*TASK PROMPT*: Convert the stretch of records from the line containing "In the photograph" through the end of the records into a Markdown table with the columns Row and Text. Put a row number in Row and each line in Text, and skip blank lines.

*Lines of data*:

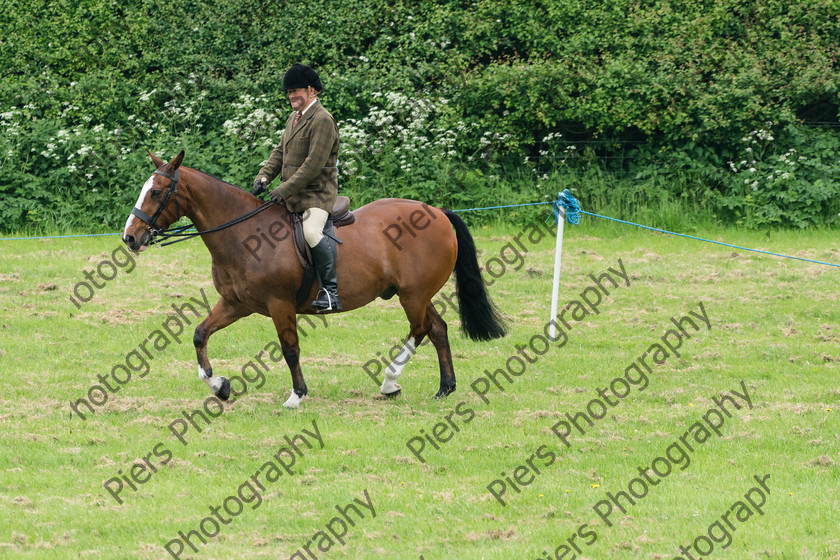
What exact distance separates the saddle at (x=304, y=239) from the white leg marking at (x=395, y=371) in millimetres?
967

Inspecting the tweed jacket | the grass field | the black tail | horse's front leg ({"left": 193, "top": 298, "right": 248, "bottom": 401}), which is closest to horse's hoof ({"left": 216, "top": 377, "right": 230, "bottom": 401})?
horse's front leg ({"left": 193, "top": 298, "right": 248, "bottom": 401})

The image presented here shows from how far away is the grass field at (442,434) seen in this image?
6379 mm

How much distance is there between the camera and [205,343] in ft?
29.8

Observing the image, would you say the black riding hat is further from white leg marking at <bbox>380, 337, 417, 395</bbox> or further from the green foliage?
the green foliage

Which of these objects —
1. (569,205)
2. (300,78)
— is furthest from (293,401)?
(569,205)

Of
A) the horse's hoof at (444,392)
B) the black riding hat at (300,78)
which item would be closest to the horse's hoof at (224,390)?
the horse's hoof at (444,392)

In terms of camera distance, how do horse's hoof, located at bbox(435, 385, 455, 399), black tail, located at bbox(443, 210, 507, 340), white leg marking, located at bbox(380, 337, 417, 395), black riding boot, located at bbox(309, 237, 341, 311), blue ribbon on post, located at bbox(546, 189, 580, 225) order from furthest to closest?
blue ribbon on post, located at bbox(546, 189, 580, 225) < black tail, located at bbox(443, 210, 507, 340) < horse's hoof, located at bbox(435, 385, 455, 399) < white leg marking, located at bbox(380, 337, 417, 395) < black riding boot, located at bbox(309, 237, 341, 311)

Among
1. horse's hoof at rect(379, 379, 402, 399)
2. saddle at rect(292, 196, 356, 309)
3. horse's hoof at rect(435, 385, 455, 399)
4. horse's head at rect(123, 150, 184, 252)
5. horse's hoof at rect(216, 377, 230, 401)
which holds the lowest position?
horse's hoof at rect(435, 385, 455, 399)

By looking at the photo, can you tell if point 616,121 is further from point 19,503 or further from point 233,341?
point 19,503

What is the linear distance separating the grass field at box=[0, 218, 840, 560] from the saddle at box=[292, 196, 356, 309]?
40.2 inches

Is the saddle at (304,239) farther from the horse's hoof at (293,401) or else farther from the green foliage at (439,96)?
the green foliage at (439,96)

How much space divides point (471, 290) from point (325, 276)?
5.61ft

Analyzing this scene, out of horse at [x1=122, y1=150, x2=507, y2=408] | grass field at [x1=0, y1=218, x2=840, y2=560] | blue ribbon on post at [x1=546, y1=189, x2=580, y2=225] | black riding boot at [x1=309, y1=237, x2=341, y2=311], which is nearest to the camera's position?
grass field at [x1=0, y1=218, x2=840, y2=560]

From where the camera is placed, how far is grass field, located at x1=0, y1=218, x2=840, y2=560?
6379 millimetres
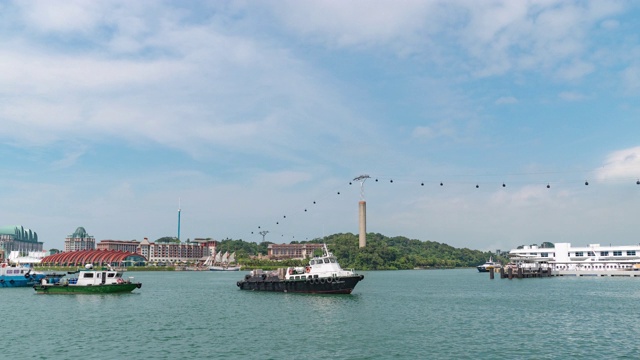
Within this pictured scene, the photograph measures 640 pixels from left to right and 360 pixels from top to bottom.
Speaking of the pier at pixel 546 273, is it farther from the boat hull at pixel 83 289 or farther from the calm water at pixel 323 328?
the boat hull at pixel 83 289

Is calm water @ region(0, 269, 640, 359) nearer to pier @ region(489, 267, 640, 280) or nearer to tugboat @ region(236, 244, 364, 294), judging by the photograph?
tugboat @ region(236, 244, 364, 294)

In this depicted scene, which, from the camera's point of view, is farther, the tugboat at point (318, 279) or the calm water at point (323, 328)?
the tugboat at point (318, 279)

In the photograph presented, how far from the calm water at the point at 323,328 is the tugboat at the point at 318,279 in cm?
475

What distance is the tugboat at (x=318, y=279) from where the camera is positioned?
8781 cm

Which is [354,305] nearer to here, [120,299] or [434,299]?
[434,299]

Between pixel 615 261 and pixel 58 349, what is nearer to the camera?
pixel 58 349

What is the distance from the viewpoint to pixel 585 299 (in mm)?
84062

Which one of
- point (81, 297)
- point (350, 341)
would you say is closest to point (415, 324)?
point (350, 341)

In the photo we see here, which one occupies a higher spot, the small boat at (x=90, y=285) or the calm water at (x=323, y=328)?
the small boat at (x=90, y=285)

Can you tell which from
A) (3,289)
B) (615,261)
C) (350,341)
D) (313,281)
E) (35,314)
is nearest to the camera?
(350,341)

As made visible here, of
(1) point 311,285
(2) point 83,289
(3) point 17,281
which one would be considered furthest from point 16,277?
(1) point 311,285

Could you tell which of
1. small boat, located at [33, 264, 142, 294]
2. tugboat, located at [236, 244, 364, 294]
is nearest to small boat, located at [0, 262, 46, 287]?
small boat, located at [33, 264, 142, 294]

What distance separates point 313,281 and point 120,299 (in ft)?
102

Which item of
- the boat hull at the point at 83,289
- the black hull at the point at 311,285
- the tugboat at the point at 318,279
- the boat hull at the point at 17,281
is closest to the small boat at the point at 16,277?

*WRITTEN SOLUTION*:
| Row | Text |
|---|---|
| 1 | In the photograph presented, how far from the calm water at the point at 323,328 is the tugboat at the point at 318,279 in cm? |
| 2 | 475 |
| 3 | What distance is the tugboat at (x=318, y=279) from where the camera is positioned? |
| 4 | 8781 cm |
| 5 | Which is [354,305] nearer to here, [120,299] or [434,299]? |
| 6 | [434,299] |
| 7 | Between pixel 615 261 and pixel 58 349, what is nearer to the camera? |
| 8 | pixel 58 349 |
| 9 | What is the distance from the viewpoint to pixel 585 299 (in mm)? |
| 10 | 84062 |
| 11 | Which one of |
| 12 | - point (81, 297) |
| 13 | - point (350, 341) |
| 14 | would you say is closest to point (415, 324)? |
| 15 | point (350, 341) |
| 16 | In the photo we see here, which one occupies a higher spot, the small boat at (x=90, y=285) or the calm water at (x=323, y=328)? |
| 17 | the small boat at (x=90, y=285) |
| 18 | Can you tell which from |
| 19 | A) (3,289) |
| 20 | B) (615,261) |
| 21 | C) (350,341) |
| 22 | D) (313,281) |
| 23 | E) (35,314) |
| 24 | is nearest to the camera? |
| 25 | (350,341) |
| 26 | As made visible here, of |
| 27 | (1) point 311,285 |
| 28 | (2) point 83,289 |
| 29 | (3) point 17,281 |
| 30 | which one would be considered furthest from point 16,277? |
| 31 | (1) point 311,285 |
| 32 | Could you tell which of |
| 33 | 1. small boat, located at [33, 264, 142, 294] |
| 34 | 2. tugboat, located at [236, 244, 364, 294] |
| 35 | is nearest to small boat, located at [0, 262, 46, 287]? |
| 36 | small boat, located at [33, 264, 142, 294] |
| 37 | What distance separates point 313,281 and point 120,299 (in ft)? |
| 38 | 102 |
| 39 | Which item of |
| 40 | - the boat hull at the point at 83,289 |
| 41 | - the black hull at the point at 311,285 |
| 42 | - the tugboat at the point at 318,279 |
| 43 | - the boat hull at the point at 17,281 |
| 44 | is closest to the small boat at the point at 16,277? |